A booster at Birmingham High School in Van Nuys sued the Los Angeles Unified School District on Wednesday in an effort to reverse a recent ban on American Indian mascots, arguing that the district policy muzzles free speech.
Jim Pitillo, a 1964 graduate of Birmingham and ardent fan of its teams, long known as the Braves, contends in his suit that the district's policy "is unconstitutionally overbroad in that 'Brave' or 'Braves' and 'Warrior' or 'Warriors' are not names of American Indians."
The suit contends that the policy so effectively limits protected speech, it infringes on "the singing of the 'Star Spangled Banner' "--a reference to its famous phrase, "Home of the Brave"--and would limit the use of such books as "The Last of the Mohicans."
Pitillo and his attorney, another Birmingham booster, were arrested on suspicion of trespassing at the campus in September--less than three weeks after the policy was enacted--when they refused to leave a concession stand where they were selling T-shirts that read "Save the Braves, 44 Years of Pride," school district police said.
The mascot they want to save depicts an American Indian with a headdress, an image based on a respected Native American chief who lived more than two centuries ago.
"In my heart, I cannot see how anyone can find this positive image offensive," Pitillo told a news conference Wednesday shortly before filing the lawsuit in Van Nuys Superior Court. "I'm not advocating denigrating any race of people."

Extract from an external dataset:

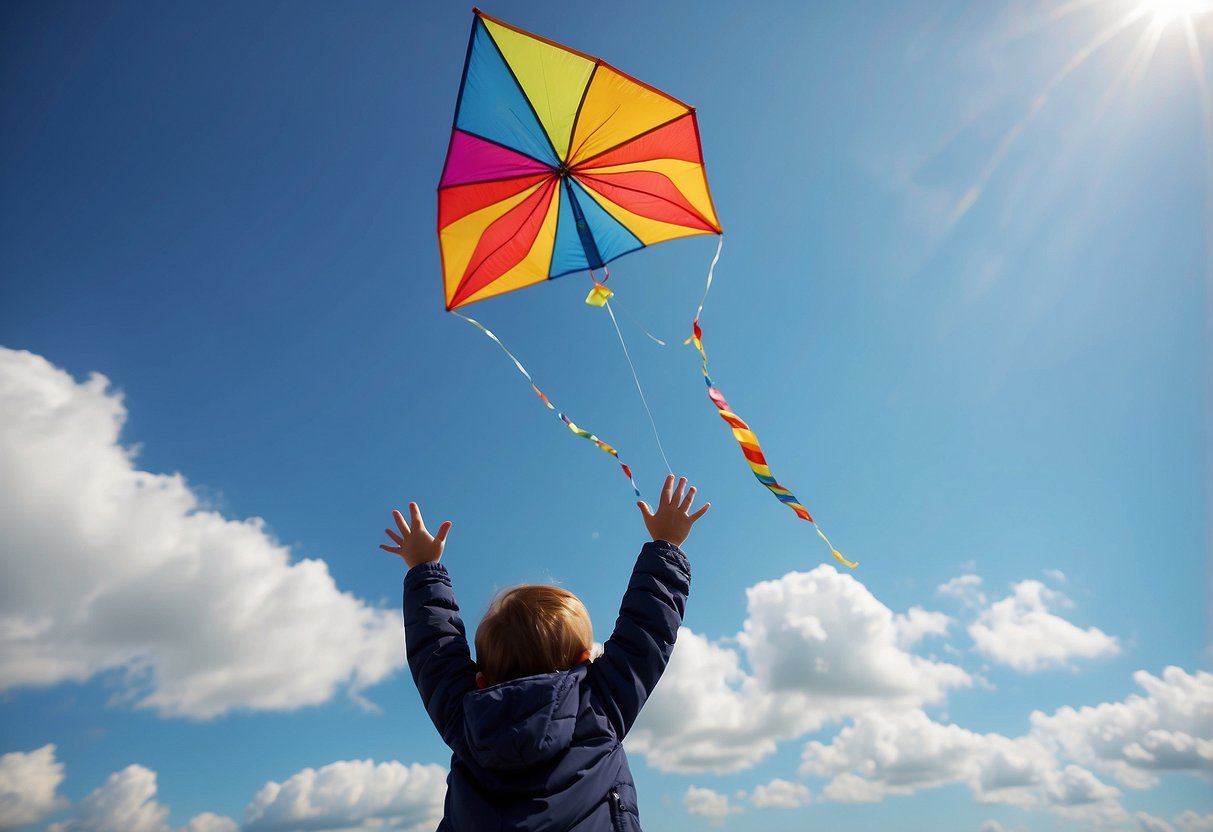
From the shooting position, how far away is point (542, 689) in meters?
1.68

Pitillo's lawsuit seeks to cast the names of mascots in a positive light, arguing, for example, that the term "Braves" was used as "a symbol of the strength of our forefathers."
"I believe that most words and images are not inherently disrespectful," said attorney Frank Arrigo, another Class of '64 alumnus who was arrested with Pitillo in September. "To say that all American Indian images have to be banned is ridiculous."
District officials said they had not seen the lawsuit, which asks the court to invalidate the ban and names as defendants the seven members of the Board of Education, Supt. Ruben Zacarias, Birmingham High Principal Gerald Kleinman and Deborah Leidner, the district's area administrator in Van Nuys.
But district officials questioned the merits of Pitillo's claims. They said the policy does not deprive anyone of free speech or other constitutional guarantees. The policy, they said, was crafted specifically to prevent the spread of negative stereotypes about Native Americans.
"You don't have a 1st Amendment right to have a particular mascot at your school if the governing authority has [adopted] a policy to the contrary," said Rich Mason, the district's general counsel. "They are attempting to achieve in the courts what they could not achieve in the political arena, and I don't believe they are going to succeed."
The Board of Education enacted the mascot policy Sept. 8, bringing to a close years of campaigning by Native American groups that argued that the Braves mascot and others demeaned their culture. The board's resolution gave schools until June 1998 to change their mascots and remove Native American images from gym floors, sports equipment and elsewhere.
The policy also affects University High (Warriors), Gardena High (Mohicans) and Wilmington Middle School (Warriors). So far, only Birmingham supporters have filed a lawsuit.
Native American activists, speaking at Wednesday's news conference, said the use of Indian mascots perpetuates stereotypes of their people as violent savages.
"No other ethnic group is treated in this way," said Eugene Herrod, a member of Advocates for American Indian Children. "You wouldn't have the 'Birmingham Blacks' or the 'Birmingham Jews.' It's hard to explain to a young child why we are singled out for a mascot."
Francisco Carrillo of the Native American Indian Movement echoed the sentiments.
"We are here to tell everybody that we are not mascots, we are human beings," he said. "Indian people are not a thing of the past, not something to be used, to be made fun of. We have rights too."